In their initial analysis of Friday night’s much-buzzed-about presidential debate, the consensus among the punditocracy was that the night was something of a letdown: The debate was—snooze—a tie. “McCain vs. Obama: First presidential debate ends in a draw,” declared the San Jose Mercury News. McCain won on foreign policy, the Wall Street Journal decided; Obama won on the economy. “In a debate that both candidates could ill-afford to lose Friday night, neither did,” the Los Angeles Times opined, “John McCain proved he was resolute and tough; Barack Obama demonstrated that he was smart and polished. And in this case, a tie could be said to favor either.”
Which was just a tad surprising. Because, according to polling conducted immediately after the debate, it was Obama who fared better in the debate. Much better. A CNN poll declared Obama the winner by a margin of 51 percent to McCain’s 38. A CBS poll had Obama at 40 percent, with 22 for McCain, and 38 declaring the debate a draw. Independents in a MediaCurves focus group gave the debate to Obama 61 percent to 39.
In other words, as the Houston Chronicle put it yesterday, “Friday night’s debate in Oxford, Miss., was a split decision of sorts: Most pundits after the debate declared it a draw or gave McCain a slight edge, but viewers polled immediately after the debate said that Obama was the winner.” Or, as Eugene Robinson put it on Friday night’s Hardball with Chris Matthews, “You know, I thought it was a fascinating debate. And my sense is that our initial decision on who won on points is frequently, and dare I say, always wrong in terms of how people at home experienced the debate.”
Again: frequently, and dare I say, always wrong in terms of how people at home saw the debate. Which is, to say the least, a bit troubling. The discrepancy isn’t a matter, after all, of pundits’ analysis adding levels of nuance, context, and other layers of complexity to the people’s basic reactions to the political event they just witnessed; it’s a matter of those pundits’ analysis being, to a large extent, opposed to the opinions developed by the people themselves. While pundits are, of course, under no real obligation to reflect the opinion of the people—just as the people are under no real obligation to reflect the opinion of pundits—one would still hope that the synergy between the two fields of opinion would be organic. We’re all witnessing the same event, after all. So when conclusions differ, you have to wonder: Why the discrepancy? Why weren’t the pundits’ assessments of the debate more in line with those of their audiences—and vice versa?

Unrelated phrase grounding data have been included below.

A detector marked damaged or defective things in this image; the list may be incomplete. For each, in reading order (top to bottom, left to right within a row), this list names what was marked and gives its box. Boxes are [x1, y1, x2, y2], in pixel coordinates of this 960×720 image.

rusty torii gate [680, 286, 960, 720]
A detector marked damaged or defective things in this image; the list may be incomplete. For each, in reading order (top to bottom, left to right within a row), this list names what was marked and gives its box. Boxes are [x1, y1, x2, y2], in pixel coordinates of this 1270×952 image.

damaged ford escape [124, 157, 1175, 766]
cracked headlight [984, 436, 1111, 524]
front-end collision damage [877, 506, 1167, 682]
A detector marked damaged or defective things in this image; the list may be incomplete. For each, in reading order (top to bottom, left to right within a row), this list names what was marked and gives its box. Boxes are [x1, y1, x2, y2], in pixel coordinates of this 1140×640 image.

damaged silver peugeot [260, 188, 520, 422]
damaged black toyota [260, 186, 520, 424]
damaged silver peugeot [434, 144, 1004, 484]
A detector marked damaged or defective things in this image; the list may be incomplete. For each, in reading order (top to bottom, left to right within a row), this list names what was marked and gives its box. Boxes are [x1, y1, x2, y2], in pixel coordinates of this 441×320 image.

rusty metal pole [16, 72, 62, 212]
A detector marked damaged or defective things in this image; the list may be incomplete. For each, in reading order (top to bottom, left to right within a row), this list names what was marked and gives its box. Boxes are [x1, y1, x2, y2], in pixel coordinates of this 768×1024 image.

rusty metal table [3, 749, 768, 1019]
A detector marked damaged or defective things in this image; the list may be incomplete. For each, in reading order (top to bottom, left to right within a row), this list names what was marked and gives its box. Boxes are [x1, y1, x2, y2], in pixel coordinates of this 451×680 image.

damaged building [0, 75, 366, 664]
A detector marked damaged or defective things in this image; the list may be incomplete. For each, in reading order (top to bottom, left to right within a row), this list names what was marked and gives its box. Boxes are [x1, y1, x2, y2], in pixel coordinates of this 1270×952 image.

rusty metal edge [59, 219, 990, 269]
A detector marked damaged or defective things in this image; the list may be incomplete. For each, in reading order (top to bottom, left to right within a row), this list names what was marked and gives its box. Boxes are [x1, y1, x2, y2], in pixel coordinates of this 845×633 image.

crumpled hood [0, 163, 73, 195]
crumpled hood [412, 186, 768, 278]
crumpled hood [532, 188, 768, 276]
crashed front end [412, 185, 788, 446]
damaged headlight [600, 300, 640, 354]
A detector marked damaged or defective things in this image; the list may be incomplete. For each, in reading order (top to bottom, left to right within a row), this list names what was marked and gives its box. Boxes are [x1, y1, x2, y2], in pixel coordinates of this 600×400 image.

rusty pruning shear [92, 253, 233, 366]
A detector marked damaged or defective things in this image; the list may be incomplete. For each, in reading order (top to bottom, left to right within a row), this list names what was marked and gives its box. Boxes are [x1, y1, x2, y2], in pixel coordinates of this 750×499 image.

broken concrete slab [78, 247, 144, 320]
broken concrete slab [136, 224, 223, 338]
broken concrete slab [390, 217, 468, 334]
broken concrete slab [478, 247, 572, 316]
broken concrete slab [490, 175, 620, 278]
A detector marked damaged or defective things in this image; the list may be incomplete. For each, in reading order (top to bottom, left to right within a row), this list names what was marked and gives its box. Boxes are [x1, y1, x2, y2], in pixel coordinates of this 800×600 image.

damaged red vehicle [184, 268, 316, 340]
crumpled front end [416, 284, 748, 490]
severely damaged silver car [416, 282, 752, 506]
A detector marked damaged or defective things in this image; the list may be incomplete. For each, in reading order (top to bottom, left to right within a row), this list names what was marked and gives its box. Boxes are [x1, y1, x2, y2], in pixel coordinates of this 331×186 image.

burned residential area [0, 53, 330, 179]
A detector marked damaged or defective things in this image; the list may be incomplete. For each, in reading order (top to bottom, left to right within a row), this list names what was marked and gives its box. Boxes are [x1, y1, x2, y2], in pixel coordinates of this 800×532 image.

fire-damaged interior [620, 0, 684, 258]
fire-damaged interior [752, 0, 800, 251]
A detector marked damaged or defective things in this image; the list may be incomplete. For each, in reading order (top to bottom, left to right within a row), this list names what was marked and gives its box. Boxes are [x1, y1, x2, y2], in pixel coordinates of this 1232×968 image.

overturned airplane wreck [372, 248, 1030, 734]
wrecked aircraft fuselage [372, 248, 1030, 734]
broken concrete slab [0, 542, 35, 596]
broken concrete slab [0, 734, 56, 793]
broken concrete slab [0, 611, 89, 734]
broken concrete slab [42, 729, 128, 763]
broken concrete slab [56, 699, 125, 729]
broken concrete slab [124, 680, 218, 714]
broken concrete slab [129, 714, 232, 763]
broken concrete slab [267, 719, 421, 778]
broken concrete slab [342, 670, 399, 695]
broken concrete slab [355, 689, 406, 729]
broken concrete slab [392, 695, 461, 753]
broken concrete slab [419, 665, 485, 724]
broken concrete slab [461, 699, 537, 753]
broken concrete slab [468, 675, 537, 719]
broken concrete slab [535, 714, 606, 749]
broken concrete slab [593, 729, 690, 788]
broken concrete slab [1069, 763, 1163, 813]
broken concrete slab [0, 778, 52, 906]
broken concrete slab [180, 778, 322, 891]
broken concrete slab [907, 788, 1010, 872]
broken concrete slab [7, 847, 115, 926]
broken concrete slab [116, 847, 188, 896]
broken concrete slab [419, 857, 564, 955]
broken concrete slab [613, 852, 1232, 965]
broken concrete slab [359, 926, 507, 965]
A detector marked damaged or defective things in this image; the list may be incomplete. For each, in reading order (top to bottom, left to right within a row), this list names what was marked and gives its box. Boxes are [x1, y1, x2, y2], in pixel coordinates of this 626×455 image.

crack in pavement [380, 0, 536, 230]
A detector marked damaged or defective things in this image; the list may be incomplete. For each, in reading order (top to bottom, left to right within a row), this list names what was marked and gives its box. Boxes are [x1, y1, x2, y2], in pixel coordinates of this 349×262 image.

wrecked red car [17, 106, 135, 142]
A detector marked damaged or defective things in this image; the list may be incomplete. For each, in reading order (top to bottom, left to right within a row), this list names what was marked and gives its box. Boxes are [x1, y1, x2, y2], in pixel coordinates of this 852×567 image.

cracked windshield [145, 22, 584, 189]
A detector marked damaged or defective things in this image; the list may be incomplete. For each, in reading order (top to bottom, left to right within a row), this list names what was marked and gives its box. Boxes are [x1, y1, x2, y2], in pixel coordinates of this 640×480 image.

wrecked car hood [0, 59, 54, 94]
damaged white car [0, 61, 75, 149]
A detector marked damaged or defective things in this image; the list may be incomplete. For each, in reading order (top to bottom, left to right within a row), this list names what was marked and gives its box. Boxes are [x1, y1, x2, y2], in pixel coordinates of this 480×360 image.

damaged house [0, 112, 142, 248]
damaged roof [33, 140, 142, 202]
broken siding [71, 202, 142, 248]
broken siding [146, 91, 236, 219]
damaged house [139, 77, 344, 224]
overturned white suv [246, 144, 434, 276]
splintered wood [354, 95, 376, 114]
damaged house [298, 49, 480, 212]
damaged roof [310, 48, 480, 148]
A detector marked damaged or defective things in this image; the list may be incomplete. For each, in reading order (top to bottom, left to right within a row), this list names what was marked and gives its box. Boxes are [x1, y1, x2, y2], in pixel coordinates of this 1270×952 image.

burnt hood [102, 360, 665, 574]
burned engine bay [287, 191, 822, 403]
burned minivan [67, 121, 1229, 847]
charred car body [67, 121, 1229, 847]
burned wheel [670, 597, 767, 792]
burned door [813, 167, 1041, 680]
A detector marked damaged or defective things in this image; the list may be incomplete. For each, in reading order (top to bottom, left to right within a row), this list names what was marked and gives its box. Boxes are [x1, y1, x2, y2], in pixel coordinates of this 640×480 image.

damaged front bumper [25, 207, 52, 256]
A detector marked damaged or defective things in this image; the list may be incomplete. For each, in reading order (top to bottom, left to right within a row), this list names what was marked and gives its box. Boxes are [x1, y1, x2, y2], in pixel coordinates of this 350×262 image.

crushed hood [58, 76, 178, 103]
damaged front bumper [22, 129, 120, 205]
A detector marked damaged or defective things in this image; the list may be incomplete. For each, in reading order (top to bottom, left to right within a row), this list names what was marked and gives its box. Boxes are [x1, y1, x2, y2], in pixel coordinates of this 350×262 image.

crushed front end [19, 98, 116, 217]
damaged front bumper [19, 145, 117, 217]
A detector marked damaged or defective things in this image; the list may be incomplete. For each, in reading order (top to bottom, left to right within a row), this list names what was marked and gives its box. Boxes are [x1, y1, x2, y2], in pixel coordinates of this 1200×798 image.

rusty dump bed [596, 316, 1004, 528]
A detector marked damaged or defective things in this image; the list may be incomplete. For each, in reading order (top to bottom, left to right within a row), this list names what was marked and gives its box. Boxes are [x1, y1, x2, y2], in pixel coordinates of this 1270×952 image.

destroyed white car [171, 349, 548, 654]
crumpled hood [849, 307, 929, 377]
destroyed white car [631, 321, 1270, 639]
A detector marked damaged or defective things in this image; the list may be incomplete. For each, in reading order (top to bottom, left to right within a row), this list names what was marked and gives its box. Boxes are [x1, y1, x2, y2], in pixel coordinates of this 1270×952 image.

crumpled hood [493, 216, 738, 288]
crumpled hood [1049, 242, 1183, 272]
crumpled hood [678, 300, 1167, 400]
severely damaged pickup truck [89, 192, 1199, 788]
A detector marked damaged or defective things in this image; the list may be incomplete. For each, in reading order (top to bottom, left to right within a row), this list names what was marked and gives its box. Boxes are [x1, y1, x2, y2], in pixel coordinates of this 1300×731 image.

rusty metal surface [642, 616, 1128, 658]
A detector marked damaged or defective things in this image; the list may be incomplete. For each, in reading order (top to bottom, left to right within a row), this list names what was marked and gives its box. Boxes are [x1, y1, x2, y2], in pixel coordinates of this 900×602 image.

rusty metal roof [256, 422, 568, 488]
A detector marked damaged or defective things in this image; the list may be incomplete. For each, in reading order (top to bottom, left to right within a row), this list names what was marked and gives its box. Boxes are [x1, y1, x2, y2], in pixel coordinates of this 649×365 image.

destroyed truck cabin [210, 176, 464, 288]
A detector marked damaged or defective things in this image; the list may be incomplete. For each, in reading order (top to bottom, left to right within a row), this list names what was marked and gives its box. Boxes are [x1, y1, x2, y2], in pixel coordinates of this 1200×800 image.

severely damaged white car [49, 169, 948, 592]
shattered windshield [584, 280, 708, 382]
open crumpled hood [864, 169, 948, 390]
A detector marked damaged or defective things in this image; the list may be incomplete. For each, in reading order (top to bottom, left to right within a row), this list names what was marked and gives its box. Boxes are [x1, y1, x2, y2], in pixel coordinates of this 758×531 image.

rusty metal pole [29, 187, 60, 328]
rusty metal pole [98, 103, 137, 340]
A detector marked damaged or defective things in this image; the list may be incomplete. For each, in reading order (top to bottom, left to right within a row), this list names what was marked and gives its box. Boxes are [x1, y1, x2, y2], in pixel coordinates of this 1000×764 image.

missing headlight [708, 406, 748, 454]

The answer, I’d say, comes down to a discrepancy in the approaches themselves, to a difference between the standards the people and the press use to assess the candidates’ performances in the debates. In short, in general, in this case: The people were assessing the candidates according to the substance of their oratory. The pundits were assessing the candidates according to their style.
The debate was a tie, the pundits claimed, not because the policies the candidates discussed were equally clever or viable or what have you; it was a tie, rather, because neither candidate made a gaffe. And because neither candidate fired off any good, memorable one-liners. Indeed, the overall consensus among the pundits was that the debate, besides being a wash, winner-wise, was also…Dull. Wonky. Yawn-y. BO-ring. “Like having,” David Brooks told Charlie Rose, “a lifetime subscription to Congressional Quarterly.”